OPDRACHT 1
Herhaal de rijen hieronder letterlijk: begin bij de eerste rij en stop na de rij met "Drukhari: Dice Set 2025 - WH40k". Laat de afbeeldingen weg uit je antwoord.

De vraag van de leden van de VVD-fractie over de verwijzing naar duurzaamheid in de taakomschrijving van de RLI beantwoord ik als volgt. In het nu voorliggende wetsvoorstel wordt voorgesteld in de taakomschrijving van de RLI (artikel 2, eerste lid, van de Wet Raad voor de leefomgeving en infrastructuur) «klimaatbeleid, water, landbouw» te vervangen door «klimaatbeleid, water, energie-infrastructuur, landbouw». Deze focus op duurzaamheid is nu juist bedoeld om de brede blik inzake het energieonderzoek te bevorderen en de focus niet te beperken tot energieonderzoek dat geen duurzaamheid in zich heeft.
Tot slot ga ik in op de vraag over de eenzijdige definiëring van het begrip duurzaamheid inzake het energievraagstuk. Dit begrip wordt – misschien niet vaak maar toch – soms eenzijdig gedefinieerd, zoals de leden van de VVD-fractie opmerken, bijvoorbeeld doordat daarbij nucleaire energie als a priori onwenselijk wordt «weg» gedefinieerd. De VN-Commissie Brundtland gebruikte in haar rapport4 de volgende definitie: «Duurzame ontwikkeling is een ontwikkeling die tegemoetkomt aan de noden van het heden zonder de behoeftevoorziening van de toekomstige generaties in het gedrang te brengen». In het Energierapport 20085 worden de duurzaamheidscriteria betrouwbaar, betaalbaar, schoon en veilig genoemd. De regering is ervan overtuigd dat de RLI het begrip duurzaamheid zo zal invullen dat daarbij recht wordt gedaan aan de verschillende opvattingen daarover binnen de maatschappij.

(Webgegevens met afbeeldingen en tekst)
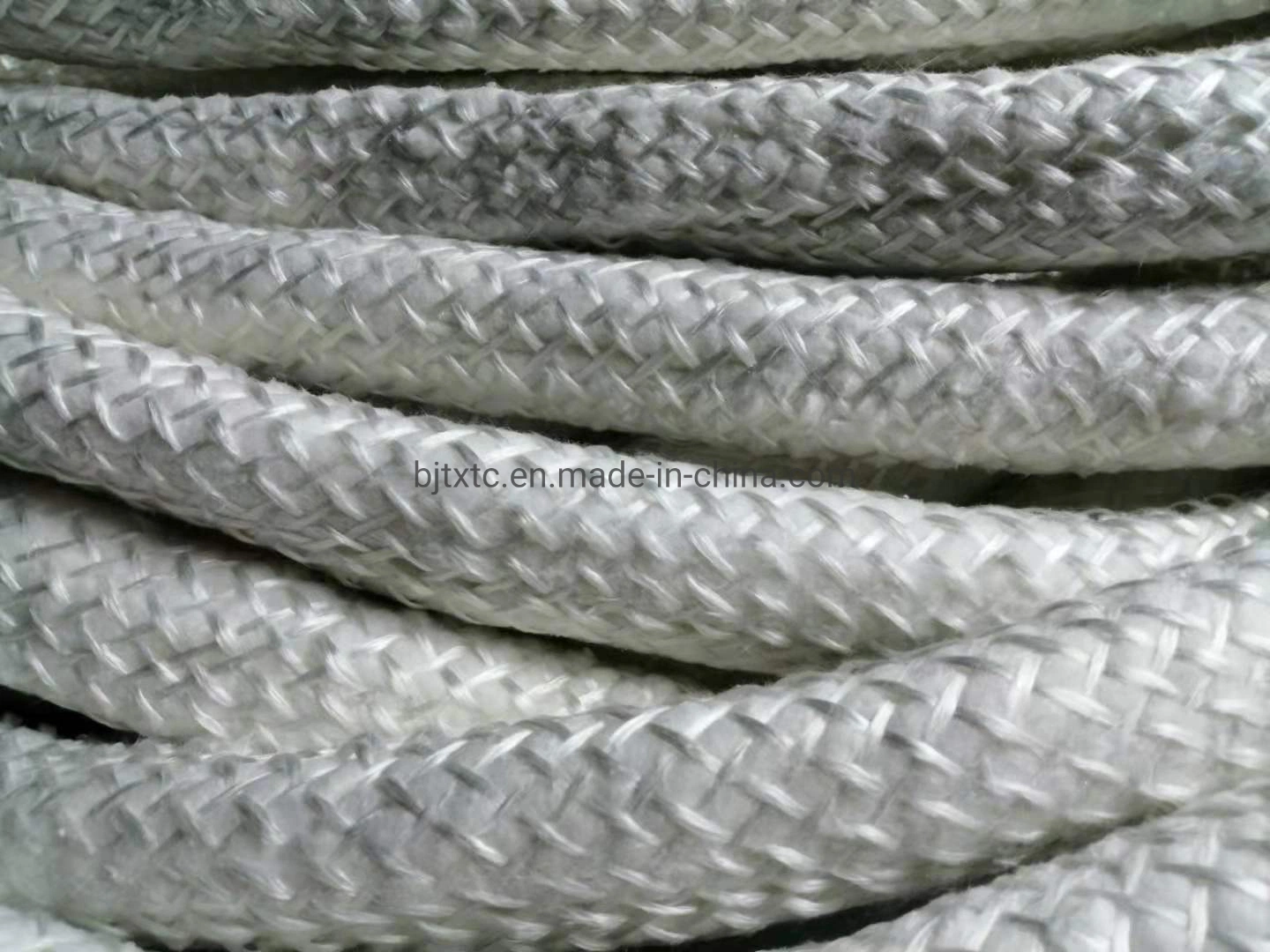 Ceramic Blanket Core Coated Fiberglass Mesh for High-Temperature Sealing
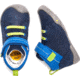 KEEN Pep Mid Shoes - Kids, Dress Blues/Classic Blue, 4, 1018464-400-4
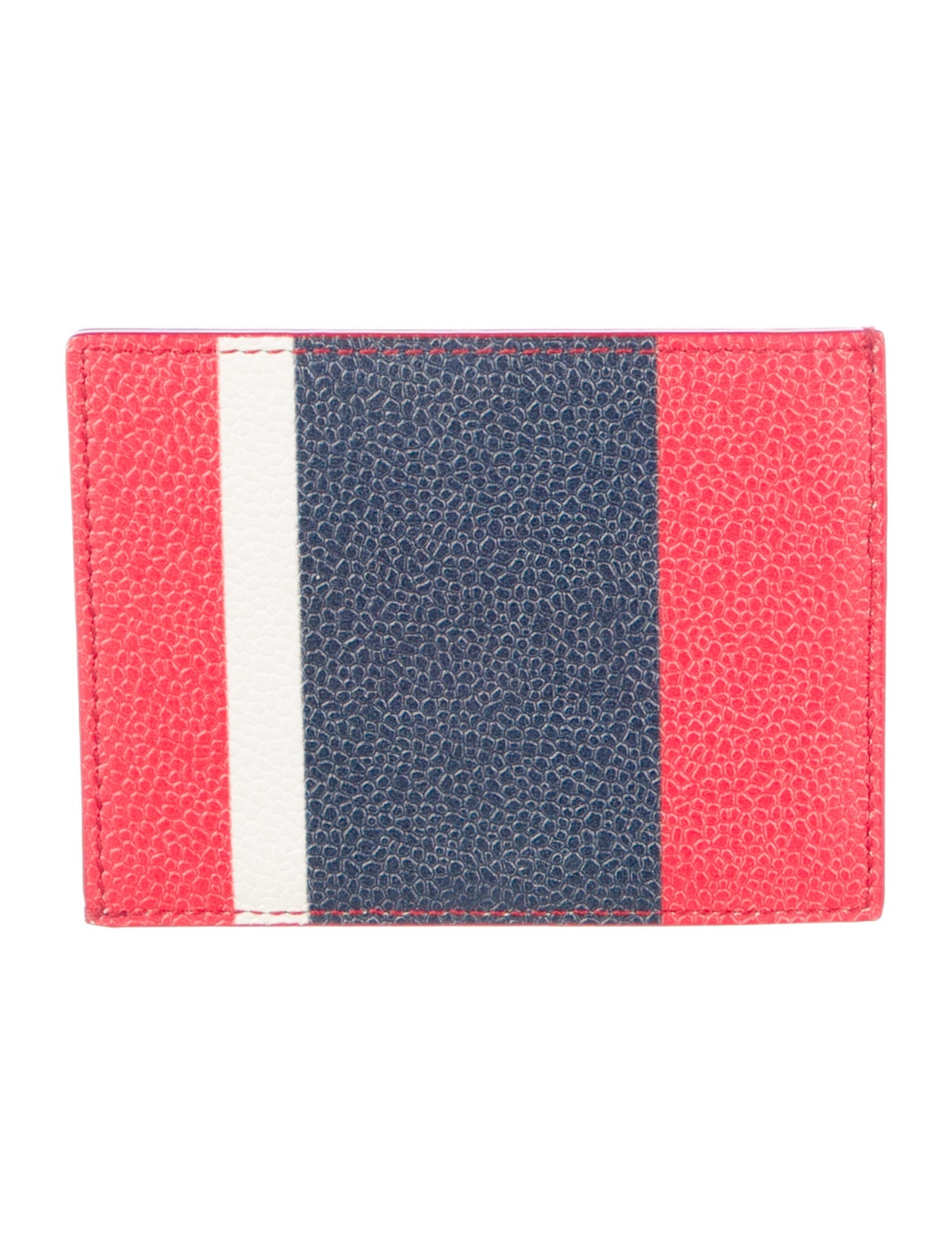 Thom Browne Leather Card Holder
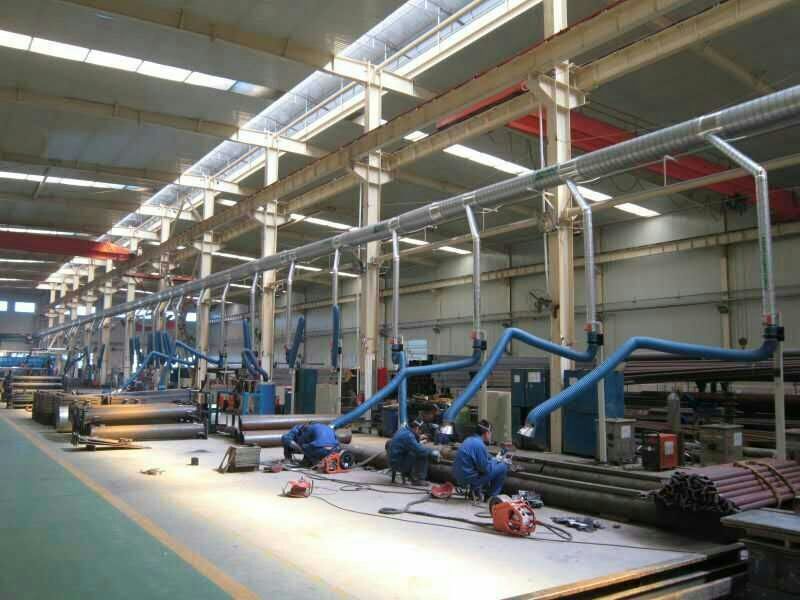 上海金标实业有限公司焊接烟尘处理工程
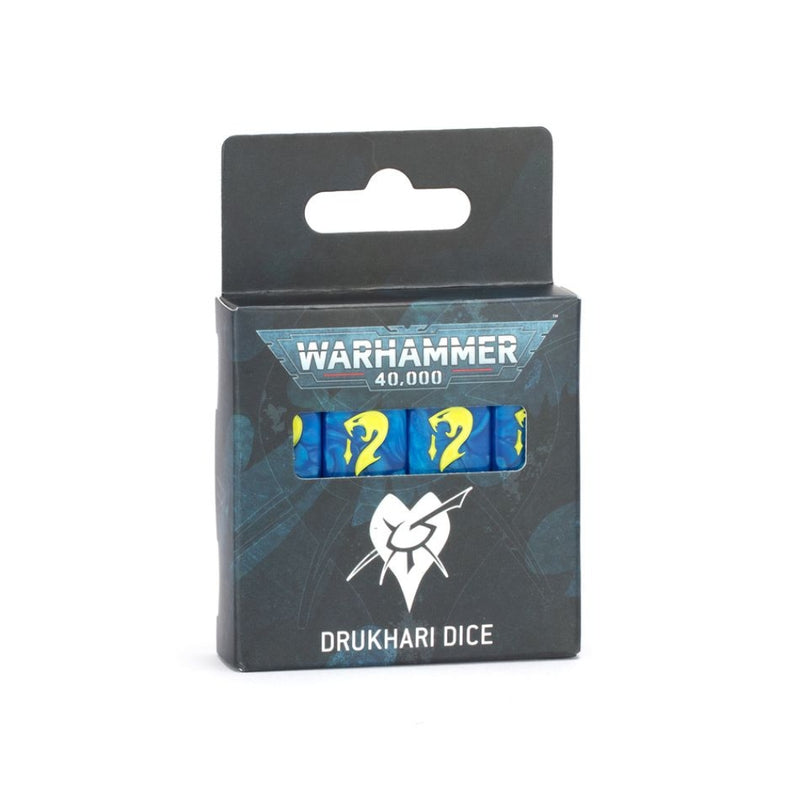 Drukhari: Dice Set 2025 - WH40k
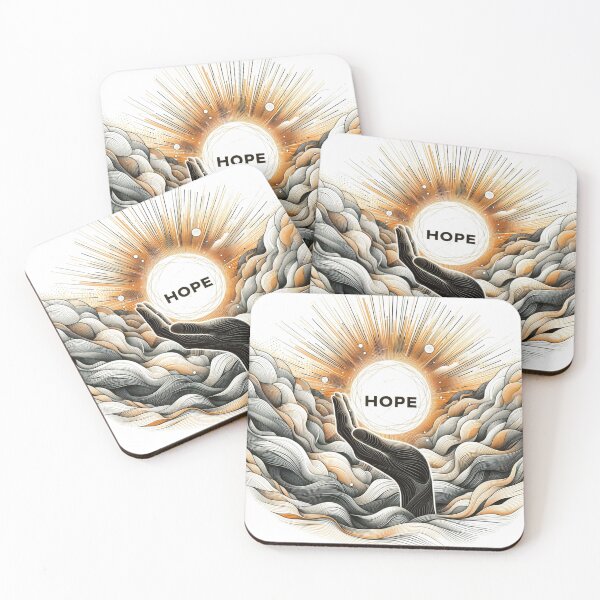 Item preview, Hope is the sun of life designed and sold by GLORY-LIFE.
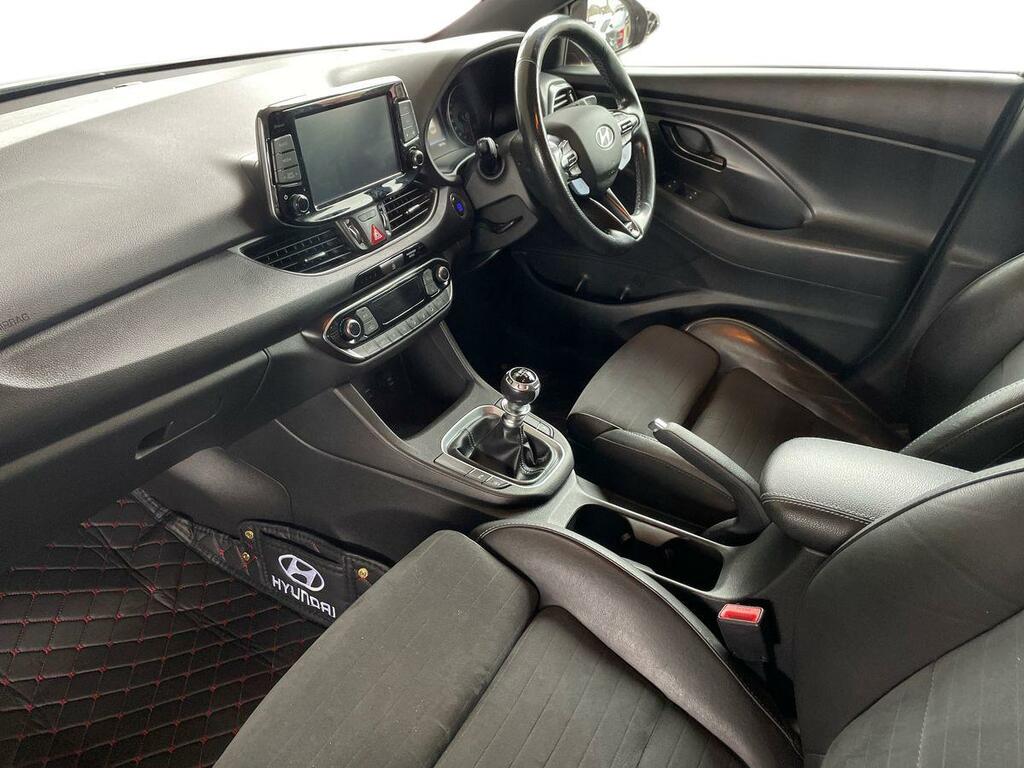Hyundai I30 1L Se Nav Blue #10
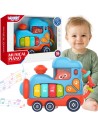 WOOPIE BABY Interactive Piano Locomotive - Development and Music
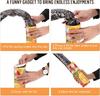 The Potato Chip Snake Can Jump Stage Magic Tricks Spring Snake Toy April Fool Day Halloween Party Jokes In A Can Gag Gift Prank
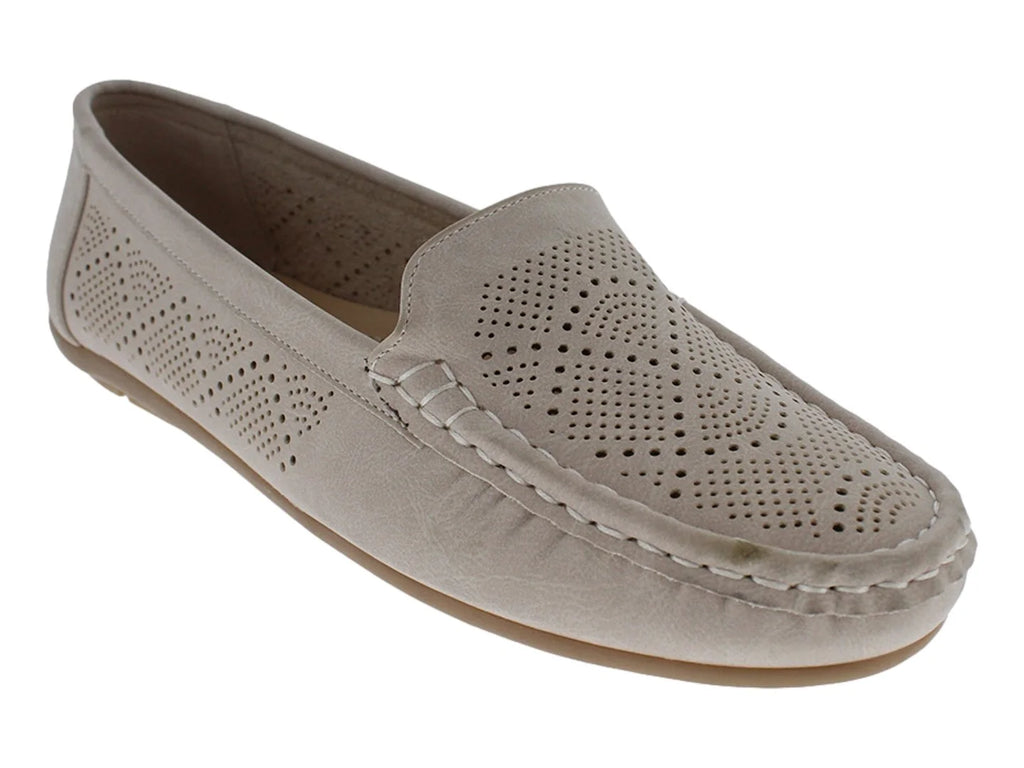 Zapatos Comfort Fit Beige para Mujer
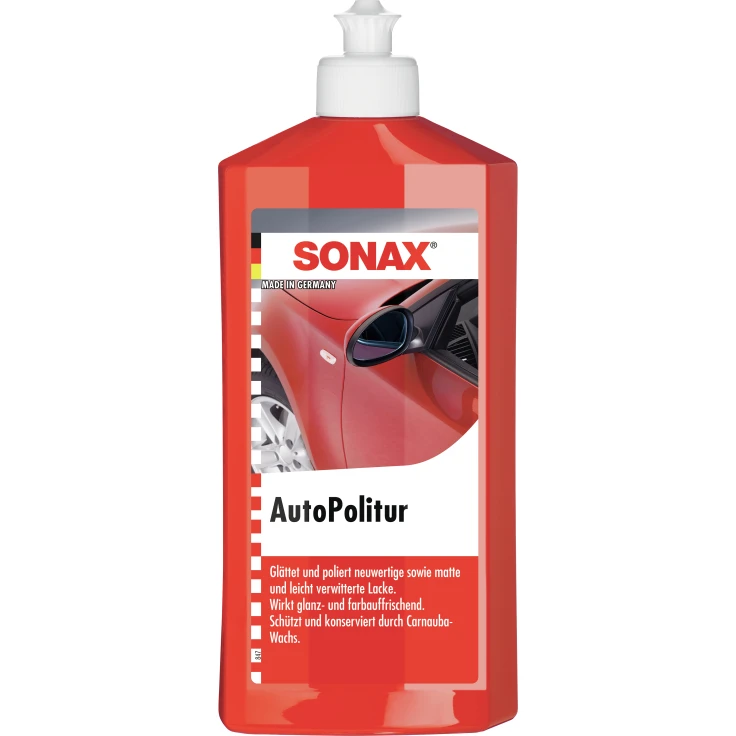 SONAX Pasta do samochodu - 500 ml - Butelka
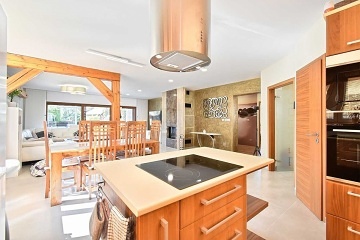 Rekrean dm s vivkou - Svat kopeek - CHKO Plava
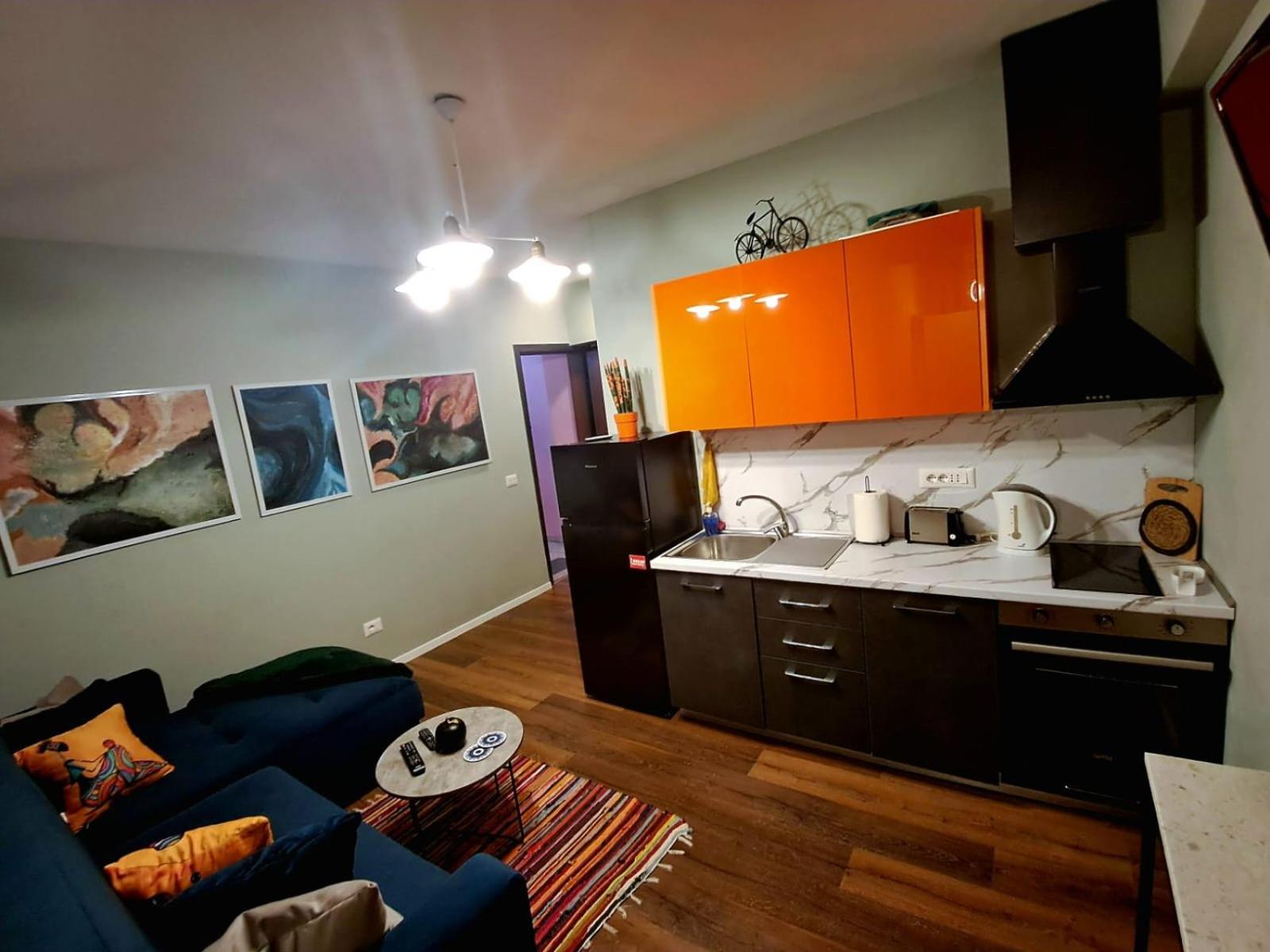 Apartament Edea Flat Tirana Zewnętrze zdjęcie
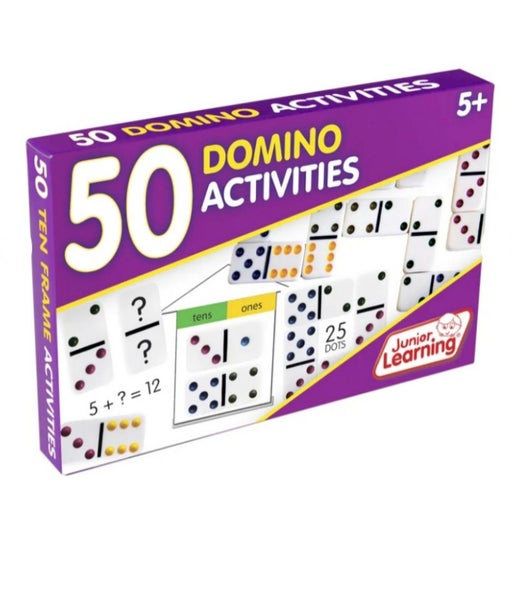 Junior Learning 50 domino activities(new) Carousel 1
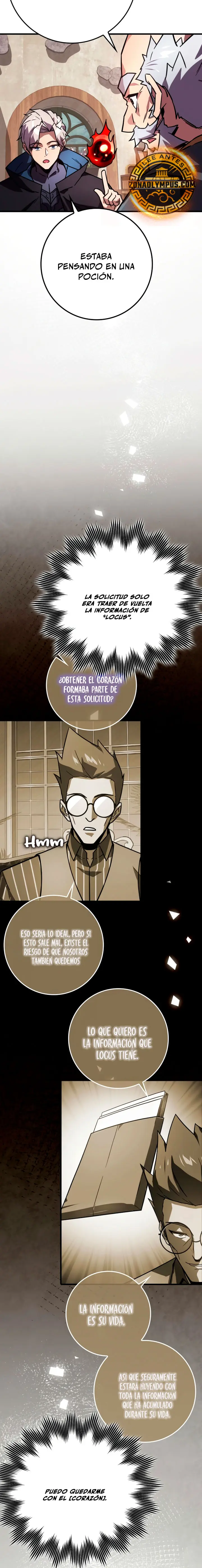 El Mago Genio Destructor de Límites Capitulo 43 página 10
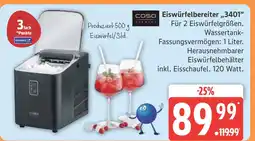 Marktkauf Caso eiswürfelbereiter „3401“ Angebot
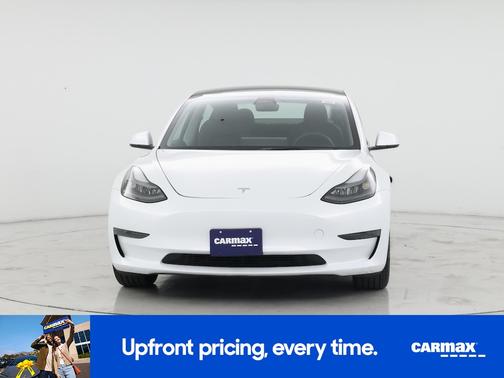 White 2023 Tesla Model 3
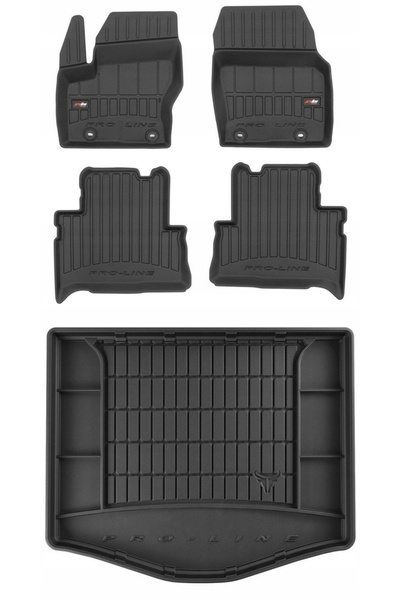 Other SET 3D Covorașe și preșuri din cauciuc Ford C-Max Mk1 2003-2010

OPDRACHT 2
Citeer alsjeblieft woordelijk uit de tekst over de RLI hierboven: begin bij de woorden "Tot slot ga" en stop na "binnen de maatschappij.".

SCHRIFTELIJK ANTWOORD 1
 Ceramic Blanket Core Coated Fiberglass Mesh for High-Temperature Sealing
 KEEN Pep Mid Shoes - Kids, Dress Blues/Classic Blue, 4, 1018464-400-4
 Thom Browne Leather Card Holder
 上海金标实业有限公司焊接烟尘处理工程
 Drukhari: Dice Set 2025 - WH40k

SCHRIFTELIJK ANTWOORD 2
Tot slot ga ik in op de vraag over de eenzijdige definiëring van het begrip duurzaamheid inzake het energievraagstuk. Dit begrip wordt – misschien niet vaak maar toch – soms eenzijdig gedefinieerd, zoals de leden van de VVD-fractie opmerken, bijvoorbeeld doordat daarbij nucleaire energie als a priori onwenselijk wordt «weg» gedefinieerd. De VN-Commissie Brundtland gebruikte in haar rapport4 de volgende definitie: «Duurzame ontwikkeling is een ontwikkeling die tegemoetkomt aan de noden van het heden zonder de behoeftevoorziening van de toekomstige generaties in het gedrang te brengen». In het Energierapport 20085 worden de duurzaamheidscriteria betrouwbaar, betaalbaar, schoon en veilig genoemd. De regering is ervan overtuigd dat de RLI het begrip duurzaamheid zo zal invullen dat daarbij recht wordt gedaan aan de verschillende opvattingen daarover binnen de maatschappij.